Как только до меня дошла страшная весть, я тут же решил, что непременно должен быть там вместе с ребятами. Получается, друзья-товарищи сражаются, могут погибнуть, а ты, шкура, отсиживаешься в тылу, прикрываясь благовидным предлогом! Кто же после этого будет тебя уважать? Не только сослуживцы посчитают Иванцова ловчилой и трусом, а сам стану презирать себя…

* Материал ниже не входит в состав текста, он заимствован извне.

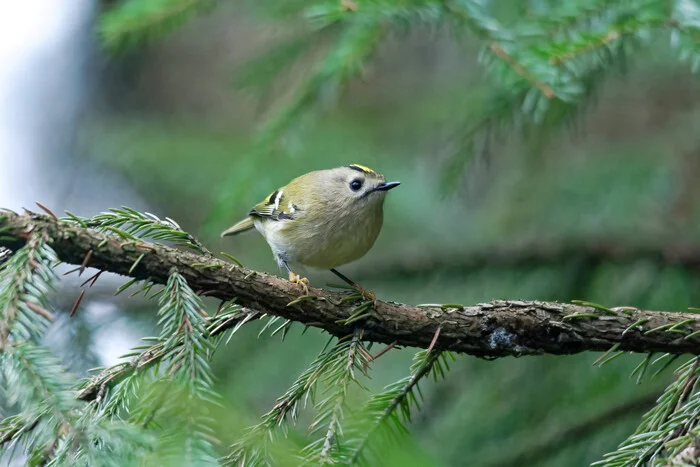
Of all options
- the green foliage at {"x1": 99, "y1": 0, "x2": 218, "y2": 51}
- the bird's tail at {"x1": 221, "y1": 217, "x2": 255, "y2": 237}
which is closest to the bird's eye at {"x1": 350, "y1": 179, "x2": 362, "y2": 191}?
the bird's tail at {"x1": 221, "y1": 217, "x2": 255, "y2": 237}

Шелест мог не отпустить, поэтому я не поставил его в известность — вскочил в первую же машину, отправляющуюся с группой солдат второй роты в направлении Ачхой-Мортана, и был таков. Какой-то старлей цыкнул было на меня, но я объяснил ситуацию. Стремление быть вместе с товарищами пришлось офицеру по душе, и он согласился на присутствие солдата из другой роты.

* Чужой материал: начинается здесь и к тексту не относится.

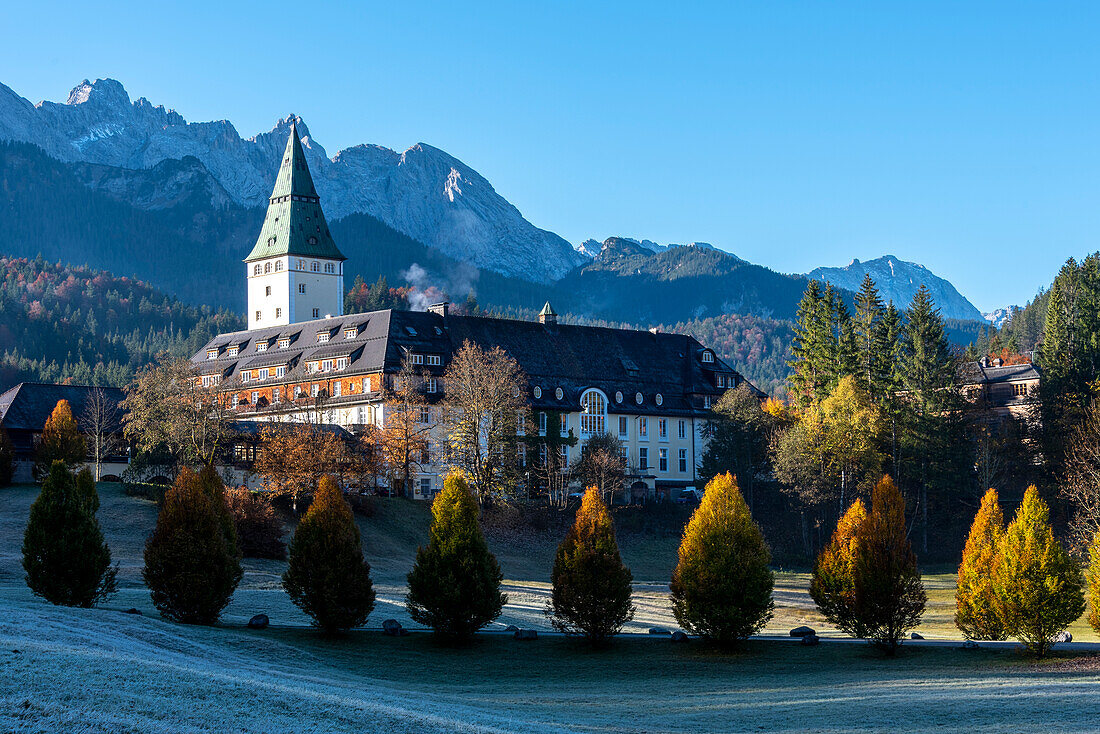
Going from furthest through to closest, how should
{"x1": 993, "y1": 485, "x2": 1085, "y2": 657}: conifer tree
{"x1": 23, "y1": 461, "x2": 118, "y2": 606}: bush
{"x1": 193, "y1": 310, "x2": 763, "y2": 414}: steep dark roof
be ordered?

На подъезде к Ачхой-Мортану послышались отдаленные звуки разрывов снарядов. Все более явственно стали слышны пулеметные очереди и свист мин, кончающийся хлопком, напоминающим звук открываемой бутылки с шампанским.
— Неслабо, видать, гады навалились, — сказал старлей и, постучав по кабине кулаком, приказал остановить машину. — Сходим! — скомандовал он. — Дальше двигаться на нашем драндулете опасно.
— Почему же вам не дали бээмдэшки?
— Машины скоро подойдут, — отозвался старлей, — мы вроде скорой помощи.
Он приказал развернуться в цепь и двигаться короткими перебежками. Пулеметы поставили на флангах. Стрельба становилась все явственнее. Теперь уже можно было различить дробное таканье автоматных очередей и даже увидеть вспышки разрывов снарядов. Оказавшись рядом со старшим лейтенантом, я попросил:
— Разрешите с несколькими ребятами рвануть туда. За увалами небольшой группе можно проскочить незаметно.
— Торопишься, солдат? — усмехнулся взводный. — Правильно. Бери пяток бойцов — и вперед!